High intensity aerobic and anaerobic activity uses carbohydrate as the primary fuel. This is because it is the only fuel that can be ‘burned’ fast enough to provide the energy for high intensity exercise. Fat oxidation, the primary alternative to carbohydrates, occurs too slowly for this; fats are used to power lower intensity exercise when carbohydrate is not available.

As such, to perform high intensity exercise for an extended period, the body needs sufficient carbohydrate stores to provide the fuel for this. The carbohydrate stores in the body is the glycogen stored in the muscle and liver. A well trained individual eating sufficient carbohydrates can store sufficient glycogen to power up to around 2 hours of high intensity activity (Kerksick et al 2017). The glycogen stores in the liver are used to maintain blood sugar levels for normal activity, not just in exercise. As such, if an individual has not eaten carbohydrate for many hours before exercise they will have used some of their stored glycogen in order to maintain blood sugar levels in this ‘fasted’ period. This means there will be less glycogen remaining to fuel high intensity exercise.

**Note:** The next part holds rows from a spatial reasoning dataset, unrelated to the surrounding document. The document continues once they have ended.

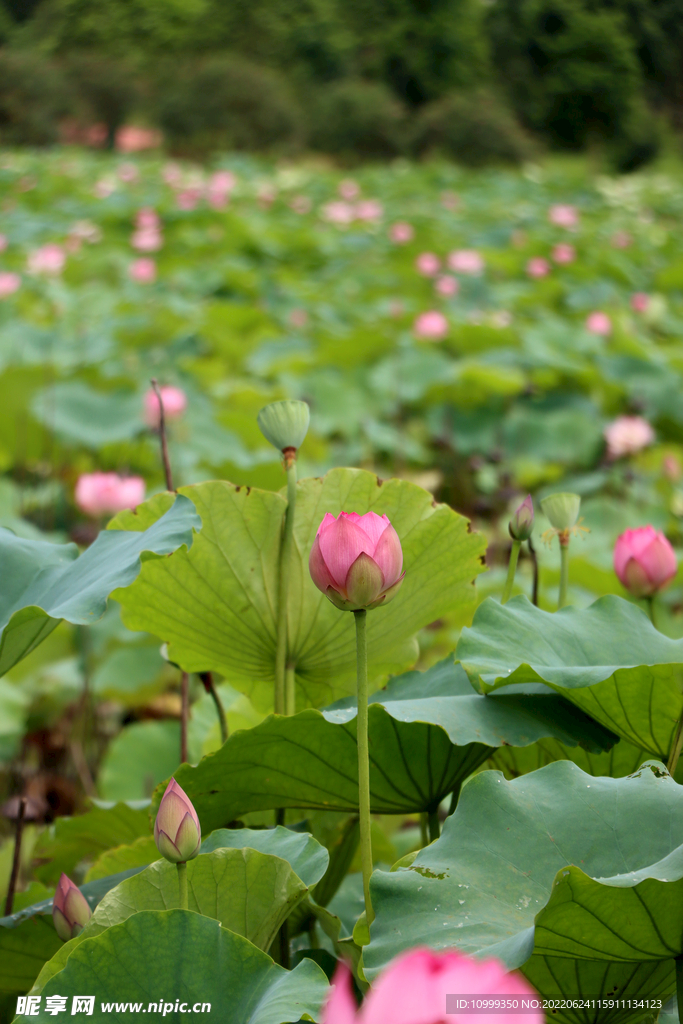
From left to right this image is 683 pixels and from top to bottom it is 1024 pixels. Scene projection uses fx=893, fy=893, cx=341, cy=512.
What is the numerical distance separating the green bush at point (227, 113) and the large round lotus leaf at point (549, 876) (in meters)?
10.7

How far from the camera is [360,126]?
33.9ft

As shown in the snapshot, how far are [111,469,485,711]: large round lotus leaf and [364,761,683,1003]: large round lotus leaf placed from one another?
0.17m

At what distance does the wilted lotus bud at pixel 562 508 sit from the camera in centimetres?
62

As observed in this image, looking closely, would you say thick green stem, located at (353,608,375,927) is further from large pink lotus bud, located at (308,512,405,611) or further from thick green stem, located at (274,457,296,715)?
thick green stem, located at (274,457,296,715)

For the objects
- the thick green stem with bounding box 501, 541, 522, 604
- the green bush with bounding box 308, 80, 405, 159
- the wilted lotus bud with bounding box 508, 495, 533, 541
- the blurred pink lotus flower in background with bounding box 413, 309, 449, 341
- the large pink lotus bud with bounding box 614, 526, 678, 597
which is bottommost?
the green bush with bounding box 308, 80, 405, 159

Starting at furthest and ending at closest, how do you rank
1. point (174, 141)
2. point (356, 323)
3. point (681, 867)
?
point (174, 141) → point (356, 323) → point (681, 867)

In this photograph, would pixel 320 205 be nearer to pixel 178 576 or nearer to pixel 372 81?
pixel 178 576

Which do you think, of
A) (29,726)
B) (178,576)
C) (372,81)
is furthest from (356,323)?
(372,81)

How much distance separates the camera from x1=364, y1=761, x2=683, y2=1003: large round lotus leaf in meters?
0.36

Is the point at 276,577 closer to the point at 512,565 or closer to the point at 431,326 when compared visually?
the point at 512,565

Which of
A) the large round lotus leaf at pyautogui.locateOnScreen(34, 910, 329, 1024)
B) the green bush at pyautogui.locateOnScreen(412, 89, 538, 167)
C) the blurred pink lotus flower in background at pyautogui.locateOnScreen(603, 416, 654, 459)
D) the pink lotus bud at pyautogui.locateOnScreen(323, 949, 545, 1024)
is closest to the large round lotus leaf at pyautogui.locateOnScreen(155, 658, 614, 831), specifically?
the large round lotus leaf at pyautogui.locateOnScreen(34, 910, 329, 1024)

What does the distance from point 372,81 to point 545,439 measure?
511 inches

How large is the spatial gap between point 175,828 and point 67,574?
23 cm

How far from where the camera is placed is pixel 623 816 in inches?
17.4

As a result, consuming a high carbohydrate (up to 2.5g/kg bodyweight, depending how fasted the individual is prior to this point) and moderate protein meal 1-4 hours prior to training is recommended in order for the consumed food to be digested and converted to glycogen in the liver and muscles (Williams and Rollol 2015; Kerksick et al 2017; see also International Sporting Federation Position Statements). The moderate protein helps the steady release of energy from the carbohydrates as well as helping support muscle protein synthesis when resistance training is involved. To replenish glycogen stores rapidly after a high intensity training session has depleted them, a high carbohydrate and high protein meal is recommended within 1 hour of training; recommendation are up to 1.2g/kg bodyweight carbohydrate and 0.25g/kg bodyweight protein, depending on the intensity and volume of exercise performed and muscle mass of the individual, and therefore extent of glycogen depletion (Jager et al 2017; Kerksick et al 2017; see also International Sporting Federation Position Statements). The addition of protein supports rapid glycogen replenishment, as well as the longer term muscle protein synthesis. This should be repeated within 4 hours of training. In theory such an approach of pre- and post- training feeding could still support an intermittent fasting approach to diet, as eating could be concentrated at these times.

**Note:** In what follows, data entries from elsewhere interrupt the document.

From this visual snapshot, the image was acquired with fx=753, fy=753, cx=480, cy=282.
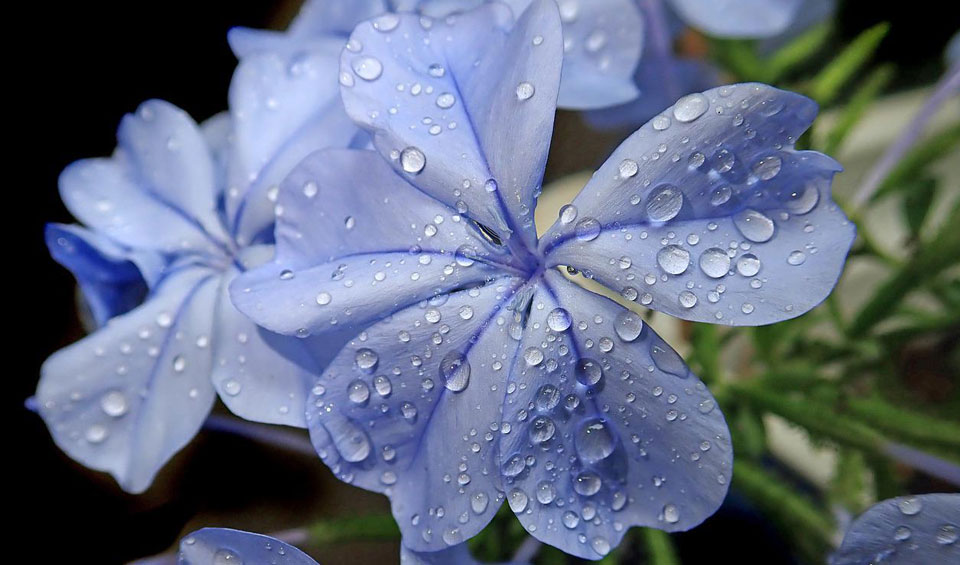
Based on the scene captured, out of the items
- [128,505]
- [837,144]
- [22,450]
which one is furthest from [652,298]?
[22,450]

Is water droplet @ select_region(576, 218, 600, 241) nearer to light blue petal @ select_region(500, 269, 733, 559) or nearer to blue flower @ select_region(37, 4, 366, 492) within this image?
light blue petal @ select_region(500, 269, 733, 559)

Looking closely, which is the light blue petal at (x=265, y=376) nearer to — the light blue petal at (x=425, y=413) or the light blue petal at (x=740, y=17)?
the light blue petal at (x=425, y=413)

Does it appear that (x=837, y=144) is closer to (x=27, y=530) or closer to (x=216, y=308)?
(x=216, y=308)

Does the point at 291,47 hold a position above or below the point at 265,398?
above

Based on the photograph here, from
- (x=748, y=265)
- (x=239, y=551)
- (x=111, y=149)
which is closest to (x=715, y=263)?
(x=748, y=265)

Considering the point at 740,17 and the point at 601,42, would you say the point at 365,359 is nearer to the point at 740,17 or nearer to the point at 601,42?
the point at 601,42

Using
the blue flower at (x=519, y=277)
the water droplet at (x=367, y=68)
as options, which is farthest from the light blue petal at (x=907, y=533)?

At this point, we should also mention the ketogenic diet. This diet mimics fasting in many ways as it removes carbohydrates and therefore the ability to maintain blood glucose levels. Despite what is often stated by proponents of the ketogenic diet, studies performed to date have shown that the ketogenic diet does not enhance endurance performance, and actually impairs muscle glycogenolysis and energy flux, thereby limiting high intensity energy production. Proponents argue that the body adapts to better use fat to fuel exercise. Whilst at submaximal exercise capacity a high fat and low carbohydrate diet plus endurance training supports increased effectiveness of using fat as fuel, maximal exercise capacity is inhibited – as this always relies on carbohydrate as fuel (Hawley and Leckey 2015). Based on this, low intensity exercise can be sustained in a fasted state and thus for this meal frequency and timing around training is of lesser importance.

Conclusion

Further research is needed to understand the mechanisms and nuances in different athletic populations. Based on the research performed to date the evidence suggests that continuous feeding rather than intermittent fasting is typically more beneficial athletic performance and body composition – particularly those athletes who are undertaking resistance training such as CrossFit and weightlifting, or who are eating a hypocaloric diet (as a result of the impact of regular protein ingestion on the capacity for net muscle protein synthesis). For those individuals focussed on high intensity cardio based activities and who are not eating a hypocaloric diet, meal frequency (i.e. continuous versus intermittent) may be less important, if the carbohydrate meal timing is carefully planned.